New articles are published every Monday and sometimes in between.

Friday, September 23, 2011

Quote of the day - Emotional labor

I am reading Dr. Sanda Bloom and Brian Farragher's new book, Destroying Sanctuary:The Crisis in Human Service Delivery Systems, New York: Oxford University Press, 2011.

Here is their dedication:

"This book is dedicated to the administrators, managers, direct and indirect care staff in our healthcare, mental health, and social services who, every day, are willing to take on the emotional labor of doing whatever they can do to relieve the suffering of those in their care."

Throughout my career I have been so blessed and at time appalled by the behavior of the co-workers with whom I have worked. Human service work is extremely demanding and undervalued by our society. Those who would serve stimatized populations often share in the stigma themselves. They usually are poorly paid, with long hours, and under very oppressive and judgmental circumstances. Highly over regulated and poorly reimbursed by policy makers and managers who often have never done the work, or left it because they were not well suited for it and decided that an administrative career was less stressful and more rewarding than providing clinical service.

I myself have followed a parallel path continuing to do clinical work while moving up the ranks of supervisor, Program Director, Deputy Director, and Executive Director. I still do clinical work because it is my first love and it keeps me grounded as go about designing and evaluating and obtaining resources for service delivery systems at a management level.

Many of the clients we serve "...have been exposed to significant adversity usually beginning in childhood. That adversity had changed them, had played a determining role in their cognitive, emotional, behavioral, social, and moral problems.

...

That shift was best captured by one of my colleagues, Joe Foderaro, when he noted that we seemed to have changed the foundational question asked of troubled people, "What's wrong with you?" to the very different question, "What happened to you.?"
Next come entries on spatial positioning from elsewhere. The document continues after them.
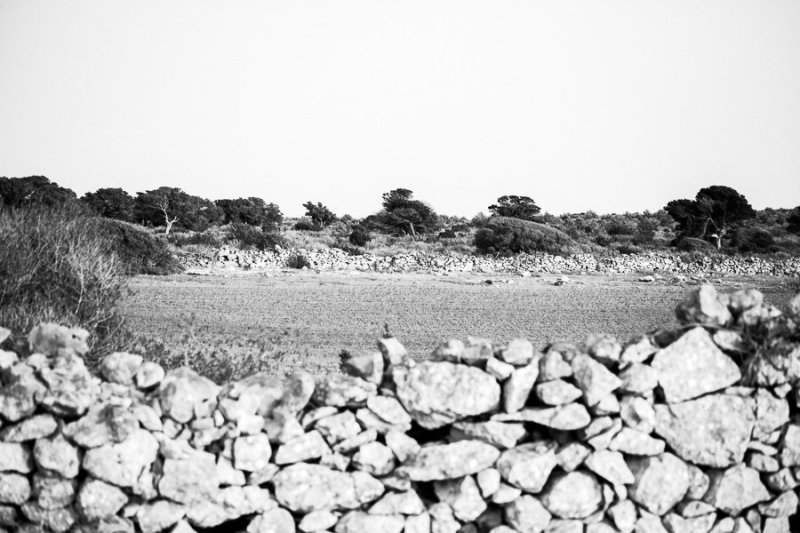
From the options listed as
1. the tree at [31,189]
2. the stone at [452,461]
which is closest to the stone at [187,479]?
the stone at [452,461]

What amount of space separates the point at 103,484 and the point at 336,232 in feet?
138

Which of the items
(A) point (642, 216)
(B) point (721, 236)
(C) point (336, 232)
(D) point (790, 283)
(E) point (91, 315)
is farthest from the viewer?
(A) point (642, 216)

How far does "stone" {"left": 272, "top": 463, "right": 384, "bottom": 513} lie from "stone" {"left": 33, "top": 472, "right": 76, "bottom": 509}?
1.50 m

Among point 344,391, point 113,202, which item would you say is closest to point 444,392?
point 344,391

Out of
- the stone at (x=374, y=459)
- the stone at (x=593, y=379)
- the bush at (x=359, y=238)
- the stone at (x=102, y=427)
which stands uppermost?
the bush at (x=359, y=238)

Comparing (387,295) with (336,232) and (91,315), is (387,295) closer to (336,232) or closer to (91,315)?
(91,315)

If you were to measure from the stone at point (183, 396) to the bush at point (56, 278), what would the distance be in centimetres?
279

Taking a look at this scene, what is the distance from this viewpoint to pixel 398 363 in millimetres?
5168

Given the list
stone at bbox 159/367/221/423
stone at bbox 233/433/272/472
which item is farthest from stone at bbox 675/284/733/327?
stone at bbox 159/367/221/423

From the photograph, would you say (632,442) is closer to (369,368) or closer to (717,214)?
(369,368)

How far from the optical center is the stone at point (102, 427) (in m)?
4.52

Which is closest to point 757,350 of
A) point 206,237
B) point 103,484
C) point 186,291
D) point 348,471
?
point 348,471

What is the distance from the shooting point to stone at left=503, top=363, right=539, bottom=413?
481 cm

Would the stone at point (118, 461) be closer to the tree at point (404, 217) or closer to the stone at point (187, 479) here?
the stone at point (187, 479)
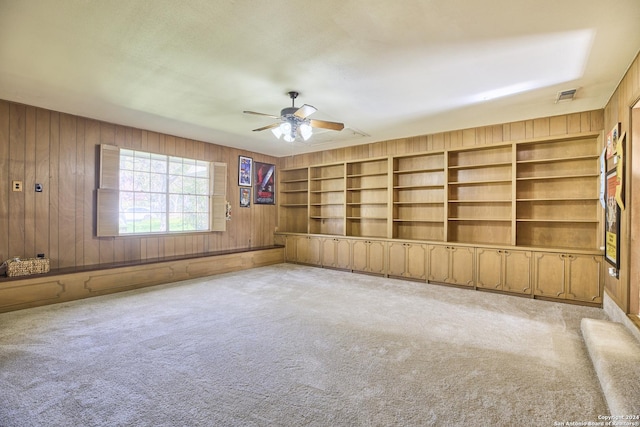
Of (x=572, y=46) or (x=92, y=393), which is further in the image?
(x=572, y=46)

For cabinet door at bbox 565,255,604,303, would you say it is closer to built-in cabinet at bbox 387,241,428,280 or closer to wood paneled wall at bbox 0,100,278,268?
built-in cabinet at bbox 387,241,428,280

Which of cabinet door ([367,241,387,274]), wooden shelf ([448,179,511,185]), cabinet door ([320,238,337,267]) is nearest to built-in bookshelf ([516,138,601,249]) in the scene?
wooden shelf ([448,179,511,185])

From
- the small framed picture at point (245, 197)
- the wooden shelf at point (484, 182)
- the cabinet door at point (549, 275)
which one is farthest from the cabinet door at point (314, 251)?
the cabinet door at point (549, 275)

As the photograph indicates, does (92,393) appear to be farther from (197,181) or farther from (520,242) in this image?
(520,242)

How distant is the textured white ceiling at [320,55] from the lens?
2.22 metres

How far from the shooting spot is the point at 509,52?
276cm

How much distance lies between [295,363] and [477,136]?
482cm

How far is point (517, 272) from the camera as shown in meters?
4.67

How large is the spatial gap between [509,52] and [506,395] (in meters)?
2.90

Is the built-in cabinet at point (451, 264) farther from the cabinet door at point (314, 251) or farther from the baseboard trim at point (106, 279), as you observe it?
the baseboard trim at point (106, 279)

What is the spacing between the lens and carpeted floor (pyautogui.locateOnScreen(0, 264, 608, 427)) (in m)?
1.87

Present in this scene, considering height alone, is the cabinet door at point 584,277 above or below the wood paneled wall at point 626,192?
below

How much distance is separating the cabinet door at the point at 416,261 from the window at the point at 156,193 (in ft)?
13.3

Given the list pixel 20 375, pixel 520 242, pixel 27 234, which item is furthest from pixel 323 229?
pixel 20 375
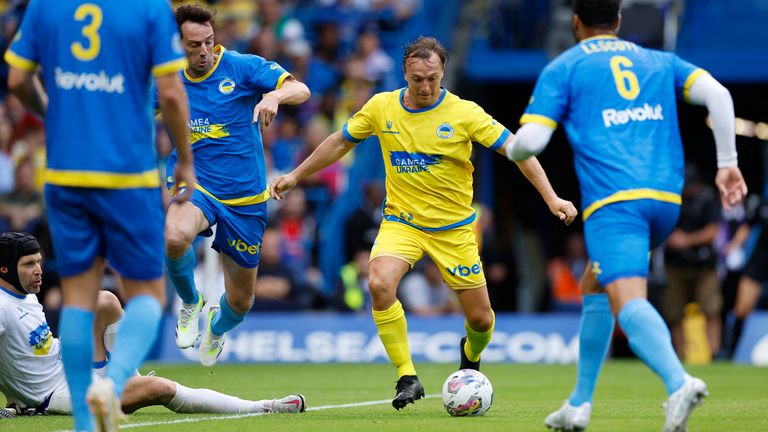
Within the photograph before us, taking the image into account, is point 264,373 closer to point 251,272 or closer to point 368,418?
point 251,272

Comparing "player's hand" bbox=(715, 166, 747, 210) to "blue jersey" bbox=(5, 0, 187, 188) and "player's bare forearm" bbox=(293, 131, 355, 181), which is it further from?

Sandra Bloom, M.D., Destroying Sanctuary, p.xv

As servants addressing the emotional needs of distressed clients we deal not only with current symptoms, crises, dysfunction, pain, suffering, but we are seeing the consequences of many years of trauma. The vicarious trauma experienced by the professional witness can be cumulatively burdensome and the organizational support is often lacking as requirements and expectations for productivity, paperwork, regulatory compliance, and competence exceeding knowledge and skills can be ennervating and toxic without understanding and support of enlightened supervision and management.

I have rarely received this kind of support in my career except for one period in the 80s when for about 4 years I had an excellent supervisor, Dr. Susan McDaniel from whom I not only learned the skills of family systems therapy, but the lesson "Dave, if you're not having fun, you're not doing it right."

Her statement has stayed with me for almost 30 years and I will share the story of its delivery later on.